Produce the records again in full, exactly as shown below.

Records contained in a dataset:
===============

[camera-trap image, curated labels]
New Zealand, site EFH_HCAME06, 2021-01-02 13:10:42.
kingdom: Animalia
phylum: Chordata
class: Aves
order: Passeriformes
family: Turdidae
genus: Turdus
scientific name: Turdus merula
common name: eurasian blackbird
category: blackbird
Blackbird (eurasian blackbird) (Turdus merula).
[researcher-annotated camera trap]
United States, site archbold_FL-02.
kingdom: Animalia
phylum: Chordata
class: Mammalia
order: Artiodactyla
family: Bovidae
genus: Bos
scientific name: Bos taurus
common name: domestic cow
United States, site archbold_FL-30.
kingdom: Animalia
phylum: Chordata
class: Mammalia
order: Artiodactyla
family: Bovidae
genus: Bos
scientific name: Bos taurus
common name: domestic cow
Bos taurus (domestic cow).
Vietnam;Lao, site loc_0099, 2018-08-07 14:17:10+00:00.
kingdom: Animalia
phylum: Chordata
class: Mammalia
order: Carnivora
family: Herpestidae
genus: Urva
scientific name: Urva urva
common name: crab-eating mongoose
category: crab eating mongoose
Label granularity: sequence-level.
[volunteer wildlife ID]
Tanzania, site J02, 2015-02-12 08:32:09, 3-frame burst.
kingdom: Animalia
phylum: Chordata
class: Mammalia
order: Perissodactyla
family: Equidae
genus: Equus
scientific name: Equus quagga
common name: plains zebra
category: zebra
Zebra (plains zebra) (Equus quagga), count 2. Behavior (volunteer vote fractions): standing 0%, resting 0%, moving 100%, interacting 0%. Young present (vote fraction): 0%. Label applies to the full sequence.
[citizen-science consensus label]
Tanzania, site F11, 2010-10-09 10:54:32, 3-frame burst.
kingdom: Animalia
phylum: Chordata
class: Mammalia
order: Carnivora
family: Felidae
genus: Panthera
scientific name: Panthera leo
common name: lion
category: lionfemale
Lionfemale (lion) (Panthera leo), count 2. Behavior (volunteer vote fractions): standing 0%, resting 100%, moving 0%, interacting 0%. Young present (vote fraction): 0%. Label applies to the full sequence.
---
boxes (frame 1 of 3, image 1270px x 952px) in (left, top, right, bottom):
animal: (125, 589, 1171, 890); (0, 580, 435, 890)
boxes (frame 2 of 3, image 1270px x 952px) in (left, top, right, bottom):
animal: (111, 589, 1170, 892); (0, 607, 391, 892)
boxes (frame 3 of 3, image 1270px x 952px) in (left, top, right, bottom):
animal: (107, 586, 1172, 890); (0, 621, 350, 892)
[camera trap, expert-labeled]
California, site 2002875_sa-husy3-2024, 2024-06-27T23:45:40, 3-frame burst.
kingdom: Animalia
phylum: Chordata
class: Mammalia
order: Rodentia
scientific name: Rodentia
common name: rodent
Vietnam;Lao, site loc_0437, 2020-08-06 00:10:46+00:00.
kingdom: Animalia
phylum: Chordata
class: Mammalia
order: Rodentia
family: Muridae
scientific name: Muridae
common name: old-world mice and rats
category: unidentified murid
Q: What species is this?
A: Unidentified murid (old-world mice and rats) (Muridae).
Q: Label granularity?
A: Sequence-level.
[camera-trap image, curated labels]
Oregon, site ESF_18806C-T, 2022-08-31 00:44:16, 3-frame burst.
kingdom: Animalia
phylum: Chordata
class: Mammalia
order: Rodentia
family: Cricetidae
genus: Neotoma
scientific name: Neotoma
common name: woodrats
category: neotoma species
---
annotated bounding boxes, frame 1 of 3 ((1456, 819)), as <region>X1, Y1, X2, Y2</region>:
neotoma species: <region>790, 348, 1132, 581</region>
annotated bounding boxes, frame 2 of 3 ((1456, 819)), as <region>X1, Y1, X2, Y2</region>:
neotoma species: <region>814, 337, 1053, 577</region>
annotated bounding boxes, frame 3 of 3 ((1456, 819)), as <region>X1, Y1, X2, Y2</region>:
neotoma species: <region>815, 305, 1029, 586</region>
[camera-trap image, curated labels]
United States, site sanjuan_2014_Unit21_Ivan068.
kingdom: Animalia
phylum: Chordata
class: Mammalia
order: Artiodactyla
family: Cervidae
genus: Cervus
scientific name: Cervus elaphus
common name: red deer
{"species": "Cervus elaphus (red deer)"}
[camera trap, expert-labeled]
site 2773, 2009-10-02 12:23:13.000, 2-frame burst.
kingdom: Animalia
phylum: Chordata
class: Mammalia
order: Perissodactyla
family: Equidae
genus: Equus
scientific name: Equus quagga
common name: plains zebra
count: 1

===============

**Written reply**.
[camera-trap image, curated labels]
New Zealand, site EFH_HCAME06, 2021-01-02 13:10:42.
kingdom: Animalia
phylum: Chordata
class: Aves
order: Passeriformes
family: Turdidae
genus: Turdus
scientific name: Turdus merula
common name: eurasian blackbird
category: blackbird
Blackbird (eurasian blackbird) (Turdus merula).
[researcher-annotated camera trap]
United States, site archbold_FL-02.
kingdom: Animalia
phylum: Chordata
class: Mammalia
order: Artiodactyla
family: Bovidae
genus: Bos
scientific name: Bos taurus
common name: domestic cow
United States, site archbold_FL-30.
kingdom: Animalia
phylum: Chordata
class: Mammalia
order: Artiodactyla
family: Bovidae
genus: Bos
scientific name: Bos taurus
common name: domestic cow
Bos taurus (domestic cow).
Vietnam;Lao, site loc_0099, 2018-08-07 14:17:10+00:00.
kingdom: Animalia
phylum: Chordata
class: Mammalia
order: Carnivora
family: Herpestidae
genus: Urva
scientific name: Urva urva
common name: crab-eating mongoose
category: crab eating mongoose
Label granularity: sequence-level.
[volunteer wildlife ID]
Tanzania, site J02, 2015-02-12 08:32:09, 3-frame burst.
kingdom: Animalia
phylum: Chordata
class: Mammalia
order: Perissodactyla
family: Equidae
genus: Equus
scientific name: Equus quagga
common name: plains zebra
category: zebra
Zebra (plains zebra) (Equus quagga), count 2. Behavior (volunteer vote fractions): standing 0%, resting 0%, moving 100%, interacting 0%. Young present (vote fraction): 0%. Label applies to the full sequence.
[citizen-science consensus label]
Tanzania, site F11, 2010-10-09 10:54:32, 3-frame burst.
kingdom: Animalia
phylum: Chordata
class: Mammalia
order: Carnivora
family: Felidae
genus: Panthera
scientific name: Panthera leo
common name: lion
category: lionfemale
Lionfemale (lion) (Panthera leo), count 2. Behavior (volunteer vote fractions): standing 0%, resting 100%, moving 0%, interacting 0%. Young present (vote fraction): 0%. Label applies to the full sequence.
---
boxes (frame 1 of 3, image 1270px x 952px) in (left, top, right, bottom):
animal: (125, 589, 1171, 890); (0, 580, 435, 890)
boxes (frame 2 of 3, image 1270px x 952px) in (left, top, right, bottom):
animal: (111, 589, 1170, 892); (0, 607, 391, 892)
boxes (frame 3 of 3, image 1270px x 952px) in (left, top, right, bottom):
animal: (107, 586, 1172, 890); (0, 621, 350, 892)
[camera trap, expert-labeled]
California, site 2002875_sa-husy3-2024, 2024-06-27T23:45:40, 3-frame burst.
kingdom: Animalia
phylum: Chordata
class: Mammalia
order: Rodentia
scientific name: Rodentia
common name: rodent
Vietnam;Lao, site loc_0437, 2020-08-06 00:10:46+00:00.
kingdom: Animalia
phylum: Chordata
class: Mammalia
order: Rodentia
family: Muridae
scientific name: Muridae
common name: old-world mice and rats
category: unidentified murid
Q: What species is this?
A: Unidentified murid (old-world mice and rats) (Muridae).
Q: Label granularity?
A: Sequence-level.
[camera-trap image, curated labels]
Oregon, site ESF_18806C-T, 2022-08-31 00:44:16, 3-frame burst.
kingdom: Animalia
phylum: Chordata
class: Mammalia
order: Rodentia
family: Cricetidae
genus: Neotoma
scientific name: Neotoma
common name: woodrats
category: neotoma species
---
annotated bounding boxes, frame 1 of 3 ((1456, 819)), as <region>X1, Y1, X2, Y2</region>:
neotoma species: <region>790, 348, 1132, 581</region>
annotated bounding boxes, frame 2 of 3 ((1456, 819)), as <region>X1, Y1, X2, Y2</region>:
neotoma species: <region>814, 337, 1053, 577</region>
annotated bounding boxes, frame 3 of 3 ((1456, 819)), as <region>X1, Y1, X2, Y2</region>:
neotoma species: <region>815, 305, 1029, 586</region>
[camera-trap image, curated labels]
United States, site sanjuan_2014_Unit21_Ivan068.
kingdom: Animalia
phylum: Chordata
class: Mammalia
order: Artiodactyla
family: Cervidae
genus: Cervus
scientific name: Cervus elaphus
common name: red deer
{"species": "Cervus elaphus (red deer)"}
[camera trap, expert-labeled]
site 2773, 2009-10-02 12:23:13.000, 2-frame burst.
kingdom: Animalia
phylum: Chordata
class: Mammalia
order: Perissodactyla
family: Equidae
genus: Equus
scientific name: Equus quagga
common name: plains zebra
count: 1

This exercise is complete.